Why would they need to release the training data? that's nonsense.

Zambyte · on April 24, 2024

Because the training data is the source of the model. This thread may illuminate it for you: https://news.ycombinator.com/item?id=40035688

Most models that are described as "open source" are actually open weight, because their source is not open.

dantheman · on April 25, 2024

It's still open source and can be used; Just like open source refers to code, not all the design documents, discussion, plans, etc.

blackeyeblitzar · on April 24, 2024

Open source for traditional software means that you can see how the software works and reproduce the executable by compiling the software from source code. For LLMs, reproducing the model means reproducing the weights. And to do that you need the training source code AND the training data. There are already other great models that do this (see my comment at https://news.ycombinator.com/item?id=40147298).

I get that there may be some training data that is proprietary and cannot be released. But in those scenarios, it would still be good to know what the data is, how it was curated or filtered (this greatly affects LLM performance), how it is weighted relative to other training data, and so forth. But a significant portion of data used to train models is not proprietary and in those cases they can simply link to that data elsewhere or release it themselves, which is what others have done.

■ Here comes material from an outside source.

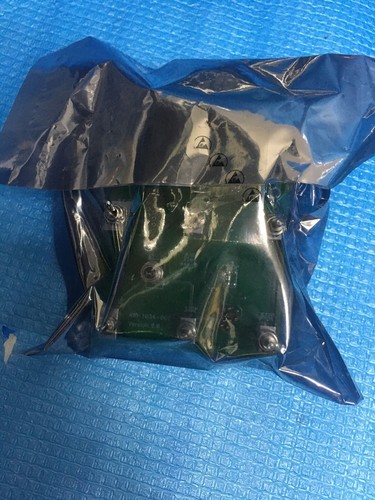 ElectroGlas EG 1034 Upgrade kit S2100-1034-006 AW-1034-006 Ver 9.0 9AWW-10-2-9-1 - Picture 3 of 5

furyofantares · on April 24, 2024

There's no perfect analogy. It's far easier to usefully modify the weights of a model without the training data than it is to modify a binary executable without its source code.

I'd rather also have the data for sure! But in terms of what useful things I can do with it, weights are closer to source code than they are to a binary blob.

imjonse · on April 24, 2024

They should not, but then they also should not call the model truly open. It is the equivalent of freeware not open source.